* [What the task requires]: Restate exactly, and only, the lines from the one with "Зранку на Херсонщині" through the end of the data, with both of those end lines kept. Drop any pictures.

* [Data below]:

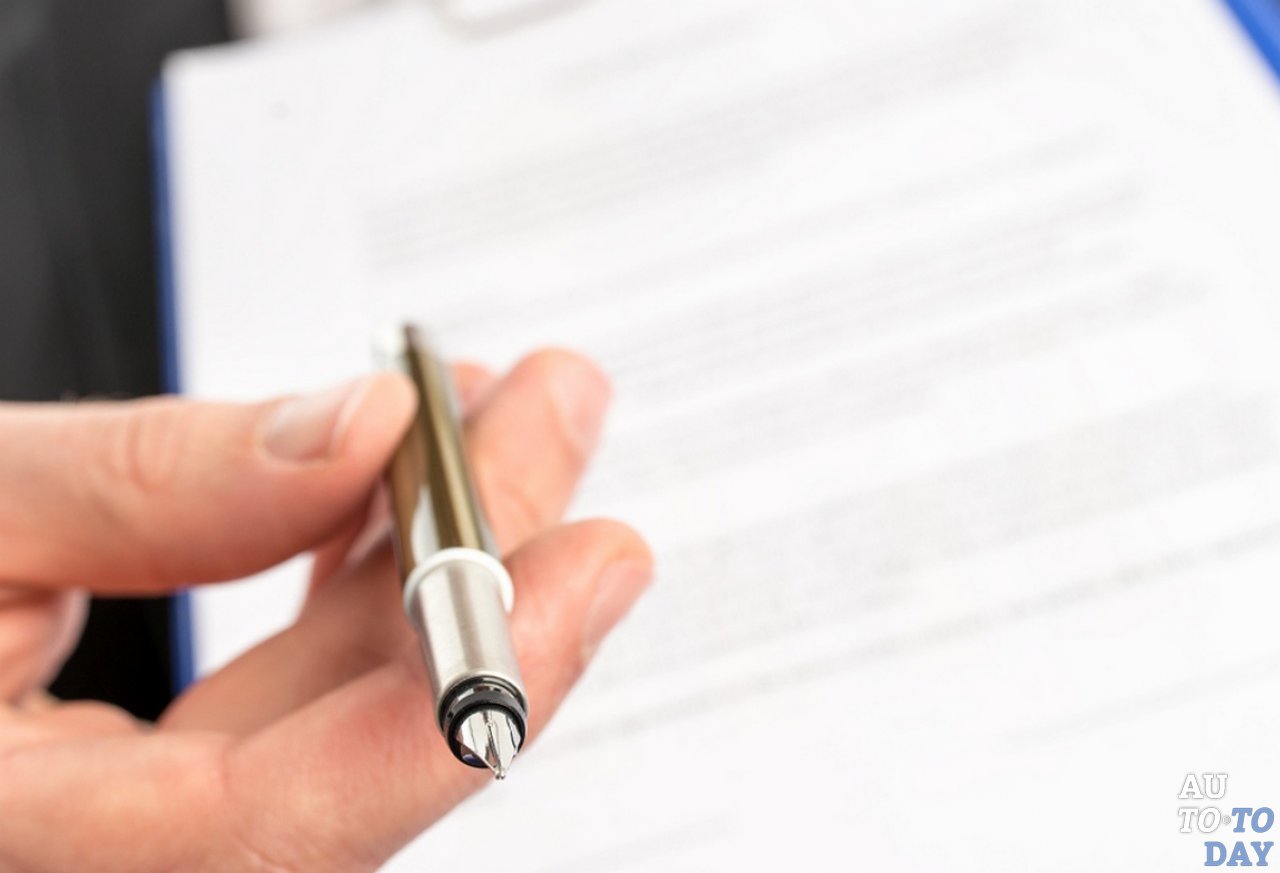 Оформления договора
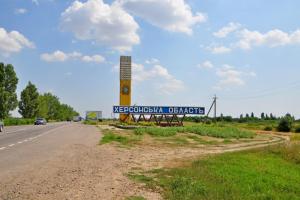 Зранку на Херсонщині пролунало декілька вибухів: подробиці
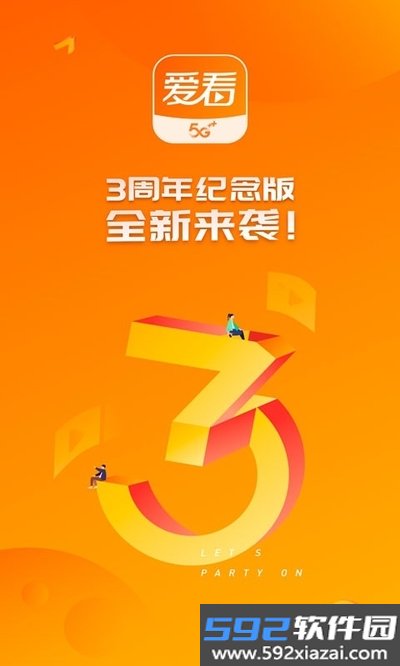 咪咕爱看app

* [Exercise answer]:
 Зранку на Херсонщині пролунало декілька вибухів: подробиці
 咪咕爱看app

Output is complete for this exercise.